ModelRouter: Intelligent Multi-LLM Routing to Stop Burning Claude Pro Tokens

How I built a local proxy that classifies prompts and routes them to the right model — Gemma for trivial tasks, Gemini for features, Codex for debugging, Claude only for hard architecture problems.

5 min read

ModelRouter: Intelligent Multi-LLM Routing to Stop Burning Claude Pro Tokens

I noticed a pattern about three months ago. I was hitting my Claude Pro rate limits mid-afternoon — not because I was doing anything particularly complex, but because I was using Claude for everything. Fixing a typo in a docstring. Reformatting a JSON blob. Renaming a variable.
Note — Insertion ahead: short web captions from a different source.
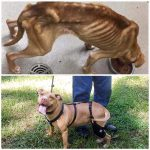 Before and after of a dog's amazing recovery with a dog knee brace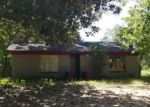 Foreclosure Auction in Shepherd 77371 291 W MAIN DR - Property ID: 1717200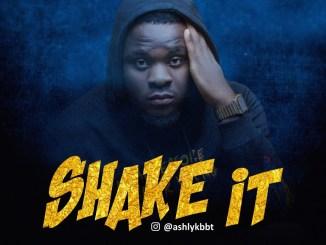 Ashly K - Shake It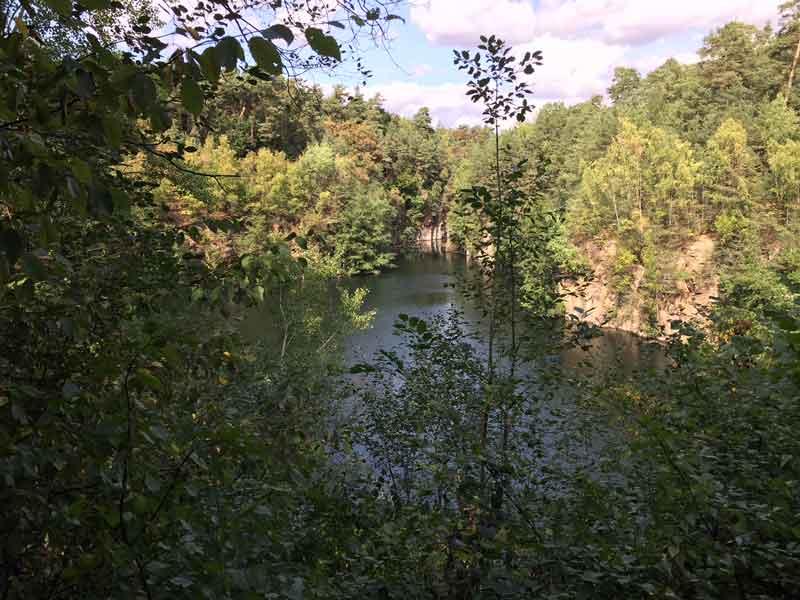 Bild 5 Blick auf den Oberwaldsee im Naturschutzgebiet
These are not Claude-level problems. But when Claude is the tool in your terminal, Claude is what you use.

The waste bothered me architecturally. So I built ModelRouter — a local proxy that sits between your terminal and Anthropic, classifies each prompt, and routes it to the most cost-effective model that can actually handle it.

The Core Problem: One Hammer, All Nails

Most AI-assisted development workflows treat LLMs as interchangeable. They're not. There's a rough capability-cost hierarchy:

  • Trivial tasks (typo fixes, formatting, boilerplate): a local 27B model handles these fine
  • Feature implementation: a capable mid-tier model with a large context window is ideal
  • Testing and debugging: specialized code models with strong reasoning
  • Complex architecture: frontier models where nuanced judgment actually matters

When you route everything through Claude Pro, you're paying frontier model prices for formatting work. Worse, you're burning rate-limit budget on tasks that have no business touching a frontier model.

The Architecture

ModelRouter is a local proxy daemon that intercepts traffic destined for Anthropic's API and applies a classification layer before forwarding.
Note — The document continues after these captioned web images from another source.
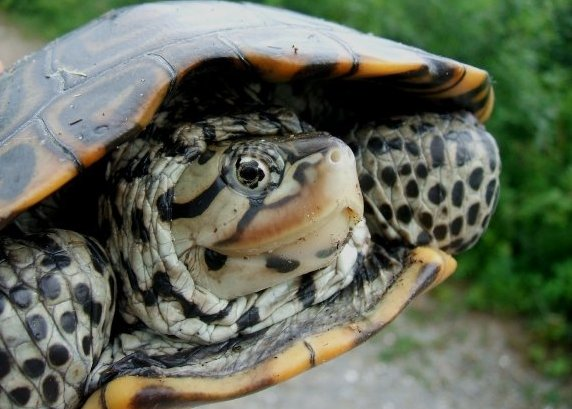 Species Spotlight: Terrapin Jamaica Bay Oh, Ranger!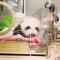 panda ig incubator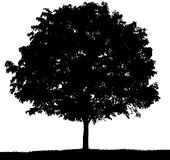 Black and white silhouette of a tree in summer. vector illustration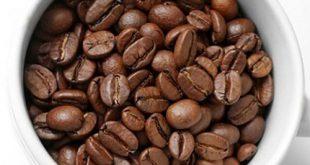 دانه قهوه چین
┌─────────────────────────────────────────────────┐
│                  claude-mix CLI                  │
└─────────────────────┬───────────────────────────┘
                      │
┌─────────────────────▼───────────────────────────┐
│              ModelRouter Proxy                   │
│   ┌──────────────────────────────────────────┐  │
│   │         Prompt Classifier (YAML rules)   │  │
│   └──────┬───────────┬──────────┬────────────┘  │
│          │           │          │                │
│   trivial│  feature  │  debug   │  architecture  │
│          │           │          │                │
│   ┌──────▼─┐  ┌──────▼─┐  ┌───▼──┐  ┌─────────▼┐│
│   │ Gemma  │  │Gemini  │  │Codex │  │ Claude  ││
│   │ 3 27B  │  │2.5 Pro │  │ CLI  │  │   Pro   ││
│   │(Ollama)│  │(Free)  │  │      │  │         ││
│   └────────┘  └────────┘  └──────┘  └─────────┘│
└─────────────────────────────────────────────────┘

The classifier reads a YAML rules file. Here's a simplified version of what the routing rules look like:

routes:
  - name: trivial
    patterns:
      - "fix typo"
      - "format this"
      - "rename"
      - "add docstring"
      - "correct grammar"
    backend: ollama
    model: gemma3:27b
 
  - name: feature
    patterns:
      - "implement"
      - "create a function"
      - "add feature"
      - "build"
    token_threshold: 2000
    backend: google_ai_studio
    model: gemini-2.5-pro
 
  - name: debug
    patterns:
      - "why is this failing"
      - "debug"
      - "test this"
      - "write unit tests"
    backend: codex_cli
    model: codex
 
  - name: architecture
    patterns:
      - "design a system"
      - "architect"
      - "tradeoffs"
      - "production"
    backend: anthropic
    model: claude-opus-4-5

The classifier scores each prompt against these patterns and falls back to Claude for anything it can't confidently classify below the architecture tier.

Backend Integrations

Each backend uses a different integration pattern:

Ollama (Gemma 3 27B): Standard local HTTP API at localhost:11434. Zero external calls, zero cost, sub-second response for trivial prompts on a machine with reasonable RAM.

Google AI Studio (Gemini 2.5 Pro): Direct REST API calls. The free tier is generous enough for development workloads. No billing configured — it just works within quota.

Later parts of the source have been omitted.